# start of Material shown

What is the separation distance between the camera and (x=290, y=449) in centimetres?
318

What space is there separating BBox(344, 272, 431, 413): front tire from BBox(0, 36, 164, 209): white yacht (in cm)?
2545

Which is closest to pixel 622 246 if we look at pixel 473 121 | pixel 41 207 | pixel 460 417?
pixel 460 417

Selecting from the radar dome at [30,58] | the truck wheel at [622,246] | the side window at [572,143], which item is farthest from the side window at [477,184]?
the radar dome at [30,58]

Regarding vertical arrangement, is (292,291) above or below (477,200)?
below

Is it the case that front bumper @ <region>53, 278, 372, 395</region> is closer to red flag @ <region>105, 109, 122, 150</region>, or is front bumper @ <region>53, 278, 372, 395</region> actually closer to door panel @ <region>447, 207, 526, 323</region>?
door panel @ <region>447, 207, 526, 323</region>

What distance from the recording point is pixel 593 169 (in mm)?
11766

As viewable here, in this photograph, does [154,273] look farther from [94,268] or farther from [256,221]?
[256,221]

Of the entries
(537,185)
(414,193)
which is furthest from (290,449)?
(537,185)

# end of Material shown

**Direction**
Output as a Markdown table with columns Row and Line the lines of the data that begin at the one containing "Is it the case" and run through the end of the data, one line per row, leaving out blank lines.

**Answer to this problem**
| Row | Line |
|---|---|
| 1 | Is it the case that front bumper @ <region>53, 278, 372, 395</region> is closer to red flag @ <region>105, 109, 122, 150</region>, or is front bumper @ <region>53, 278, 372, 395</region> actually closer to door panel @ <region>447, 207, 526, 323</region>? |
| 2 | door panel @ <region>447, 207, 526, 323</region> |
| 3 | What distance from the recording point is pixel 593 169 (in mm)? |
| 4 | 11766 |
| 5 | As viewable here, in this photograph, does [154,273] look farther from [94,268] or farther from [256,221]? |
| 6 | [256,221] |
| 7 | Of the entries |
| 8 | (537,185) |
| 9 | (414,193) |
| 10 | which is furthest from (290,449)? |
| 11 | (537,185) |